No, I haven’t. They sent me a clip. Sometimes I like to be ahead of certain things but sometimes I want to be surprise and watch it as a fan sees it. I wanted to go and see it tonight and seeing my scenes and my song in the documentary for the first time. Even with certain stuff I’ve gotten put in movies and stuff, I don’t even want to look at the email that notifies. I’ve sat and watched the movie with my daughter before — I think it was Smurfs — and one of my songs came on and I was just as excited as she was to watch the movie.

It reminds me of the first time an artist hears their song on the radio. You don’t know. No one calls you up like, “Yo, your song is about to play at 3 o’clock. You kind of just have to sit and listen and vibe out when you hear it. I’ve had a song that was playing on the radio for two weeks before I heard it, and when I heard it, it felt special.

Do you remember the first time you copped your first pair of Jordan 1’s?

I was definitely the kid that didn’t grow up having a lot of Jordans because my mom wasn’t really going for that. I was definitely in budget when it came to shoes growing up. Once I started getting my own checks, the first Jordan I went after were Space Jam’s. After that, I started buying 1’s but they were just white. I remember a lot of people were wearing white Air Force’s, but I didn’t really like them and I didn’t like how Dunks looked on my feet.

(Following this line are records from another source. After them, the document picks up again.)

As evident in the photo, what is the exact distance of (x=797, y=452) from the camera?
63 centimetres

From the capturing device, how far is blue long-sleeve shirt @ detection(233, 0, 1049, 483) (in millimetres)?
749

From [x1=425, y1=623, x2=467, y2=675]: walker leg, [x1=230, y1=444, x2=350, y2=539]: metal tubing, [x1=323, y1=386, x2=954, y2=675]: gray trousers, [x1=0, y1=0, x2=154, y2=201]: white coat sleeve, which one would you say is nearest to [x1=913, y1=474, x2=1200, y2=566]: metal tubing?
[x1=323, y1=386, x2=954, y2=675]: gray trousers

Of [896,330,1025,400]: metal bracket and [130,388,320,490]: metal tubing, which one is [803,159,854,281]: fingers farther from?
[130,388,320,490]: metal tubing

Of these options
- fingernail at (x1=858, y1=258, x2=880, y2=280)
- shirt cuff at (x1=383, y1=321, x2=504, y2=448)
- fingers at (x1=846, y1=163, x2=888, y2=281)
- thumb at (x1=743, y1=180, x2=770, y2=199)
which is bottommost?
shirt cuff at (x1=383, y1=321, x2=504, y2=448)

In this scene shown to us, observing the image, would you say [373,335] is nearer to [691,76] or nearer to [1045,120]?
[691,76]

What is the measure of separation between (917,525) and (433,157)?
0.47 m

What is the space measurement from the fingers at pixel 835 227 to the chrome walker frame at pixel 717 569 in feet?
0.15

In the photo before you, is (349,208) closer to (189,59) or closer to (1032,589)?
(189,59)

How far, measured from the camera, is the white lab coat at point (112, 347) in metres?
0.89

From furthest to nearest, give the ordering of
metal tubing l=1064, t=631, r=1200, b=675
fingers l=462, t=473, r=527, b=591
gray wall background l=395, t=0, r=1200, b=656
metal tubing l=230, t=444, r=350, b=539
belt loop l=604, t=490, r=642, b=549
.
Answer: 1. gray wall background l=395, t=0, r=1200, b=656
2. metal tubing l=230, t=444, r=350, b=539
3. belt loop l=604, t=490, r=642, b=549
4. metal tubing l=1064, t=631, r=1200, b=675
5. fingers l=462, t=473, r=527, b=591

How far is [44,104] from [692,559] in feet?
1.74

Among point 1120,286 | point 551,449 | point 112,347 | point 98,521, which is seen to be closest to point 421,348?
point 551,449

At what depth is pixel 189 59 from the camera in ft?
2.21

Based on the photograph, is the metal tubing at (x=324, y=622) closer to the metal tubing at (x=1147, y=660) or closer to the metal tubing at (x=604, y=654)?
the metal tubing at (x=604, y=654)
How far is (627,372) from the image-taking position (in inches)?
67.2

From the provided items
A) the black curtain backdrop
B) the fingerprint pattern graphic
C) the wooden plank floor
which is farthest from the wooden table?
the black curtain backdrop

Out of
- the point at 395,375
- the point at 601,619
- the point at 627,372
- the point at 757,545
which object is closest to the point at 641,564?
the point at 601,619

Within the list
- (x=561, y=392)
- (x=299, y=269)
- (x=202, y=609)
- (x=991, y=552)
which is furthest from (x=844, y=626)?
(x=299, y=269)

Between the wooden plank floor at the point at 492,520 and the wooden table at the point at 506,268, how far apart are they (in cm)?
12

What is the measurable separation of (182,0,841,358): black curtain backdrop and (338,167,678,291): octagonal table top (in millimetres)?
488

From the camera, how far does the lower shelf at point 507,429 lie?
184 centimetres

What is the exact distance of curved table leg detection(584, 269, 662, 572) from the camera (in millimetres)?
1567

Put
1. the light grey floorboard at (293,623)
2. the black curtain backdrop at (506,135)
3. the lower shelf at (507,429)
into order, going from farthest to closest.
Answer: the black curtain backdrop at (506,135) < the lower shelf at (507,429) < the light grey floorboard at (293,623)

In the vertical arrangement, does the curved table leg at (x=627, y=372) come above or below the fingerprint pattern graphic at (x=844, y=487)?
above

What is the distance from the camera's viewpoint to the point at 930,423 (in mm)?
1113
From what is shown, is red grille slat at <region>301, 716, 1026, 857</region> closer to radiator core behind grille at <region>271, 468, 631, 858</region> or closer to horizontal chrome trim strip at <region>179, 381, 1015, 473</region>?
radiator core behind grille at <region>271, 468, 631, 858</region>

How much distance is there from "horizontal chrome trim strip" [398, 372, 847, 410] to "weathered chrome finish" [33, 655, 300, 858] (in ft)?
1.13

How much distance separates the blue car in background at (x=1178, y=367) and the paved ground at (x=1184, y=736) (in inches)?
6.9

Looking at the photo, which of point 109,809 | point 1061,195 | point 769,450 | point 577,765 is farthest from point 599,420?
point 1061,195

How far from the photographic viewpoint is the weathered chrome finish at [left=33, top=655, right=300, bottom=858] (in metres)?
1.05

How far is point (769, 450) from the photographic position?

Once I found the Jordan 1’s in white, even today I have like six pairs of them. I always just buy ‘em when I see ‘em. Fresh 1’s. It just became an addiction after that once I found out how comfortable the shoe was. Even when I perform with the shoe on, it’s still the most comfortable shoe I perform in on stage. My feet don’t hurt afterwards and my feet aren’t blistered up. I remember I did one tour where all I wore were Jordan 1’s.

It became my everyday shoe. The Banned 1’s really became my everyday shoe because I feel like they match with every outfit. I’ve never put those on with any color and it didn’t rock. One time I took like 20 pairs of 1’s on tour. They’re definitely my favorite Jordan. It goes 1’s, then 11’s, then the 6’s, then 3’s, and then 5’s.

We both know what Jordan himself has done for the league, but what has his impact — especially the shoes — done for hip-hop as a culture?

Even to this day, Jordan shoes are a staple in hip-hop community and culture, over like Gucci and Louis Vuitton. It’s just as important as those and the price point, you get some nice ones for like $175 and they’re just as fly as the guy with the Gucci shoes on next to you. Sometimes I have to think about it myself like “Why?”, but growing up, it was the opportunity. It was a lot of things growing up at that time that you just saw ‘em and they reminded you opportunities to get out of your situation.

When you looked at Jordan and the Jordan shoe, it gave you bigger opportunities in your head like, “I could do this.” He never took it away from it feeling like it was still a part of the culture. You could have somebody like Oprah Winfrey. She’s still out of the culture. She’s still a part of the African American culture but she’s outside of the hip-hop culture. It still kind of disconnects with people who look at her and think maybe I can be her. It doesn’t necessarily speak or relate to feeling like an opportunity that I can actually have.

Jordan still laid out opportunities that kids felt like they could have. Even having the Jordans on, when you’re on the court you feel like you can play better. There’s a mental thing. At the end of the day, Jordan’s brand just made kids in the hood feel better about their situations. Another thing now, too, is that Jordan shoes as a whole, they’re like icebreakers. I could be in the airport and a 60-year-old white man got his 1’s on and I got my 1’s on and we having a regular conversation. Or if he has something crazy I’ve never seen before, I’ll be like, “Yo, where you get them 7’s from?!” It could spark a whole different thing.